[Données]
- - - -
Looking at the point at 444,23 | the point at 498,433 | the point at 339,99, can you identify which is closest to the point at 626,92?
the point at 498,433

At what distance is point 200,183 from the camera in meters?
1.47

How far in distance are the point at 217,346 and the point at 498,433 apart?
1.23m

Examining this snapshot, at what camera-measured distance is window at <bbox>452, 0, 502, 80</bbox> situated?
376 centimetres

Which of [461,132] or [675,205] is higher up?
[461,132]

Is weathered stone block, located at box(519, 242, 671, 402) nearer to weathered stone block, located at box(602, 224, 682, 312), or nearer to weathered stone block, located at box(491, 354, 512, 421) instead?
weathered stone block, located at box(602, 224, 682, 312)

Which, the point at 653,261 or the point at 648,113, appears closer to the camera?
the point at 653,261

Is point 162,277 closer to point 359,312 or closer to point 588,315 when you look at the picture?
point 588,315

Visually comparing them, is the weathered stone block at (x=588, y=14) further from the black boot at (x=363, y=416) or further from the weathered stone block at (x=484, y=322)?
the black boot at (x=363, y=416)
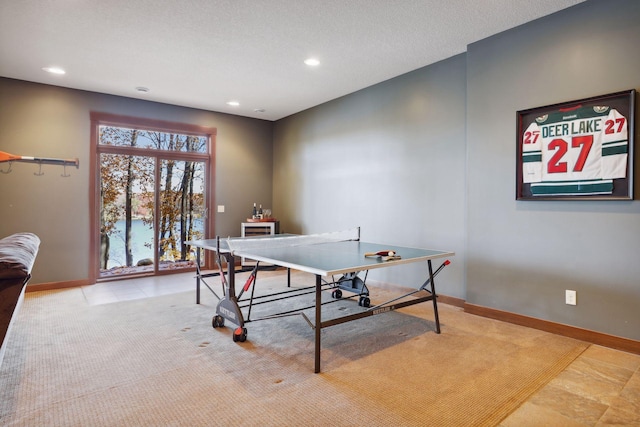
- - - -
CONSIGNE: Reproduisez fidèlement tout ce qui va de la ligne contenant "Which of [461,132] or [675,205] is higher up?" jusqu'à la fin des données, ces deux bornes comprises. Laissez les images hors de votre réponse.

RÉSULTAT DE L'EXERCICE:
Which of [461,132] or [675,205] is higher up?
[461,132]

Is weathered stone block, located at box(519, 242, 671, 402) nearer to weathered stone block, located at box(602, 224, 682, 312), or nearer to weathered stone block, located at box(491, 354, 512, 421) instead?
weathered stone block, located at box(602, 224, 682, 312)

Which, the point at 653,261 or the point at 648,113, appears closer to the camera?
the point at 653,261

Is point 162,277 closer to point 359,312 or closer to point 588,315 when you look at the picture?
point 588,315

Visually comparing them, is the weathered stone block at (x=588, y=14) further from the black boot at (x=363, y=416) or further from the weathered stone block at (x=484, y=322)?
the black boot at (x=363, y=416)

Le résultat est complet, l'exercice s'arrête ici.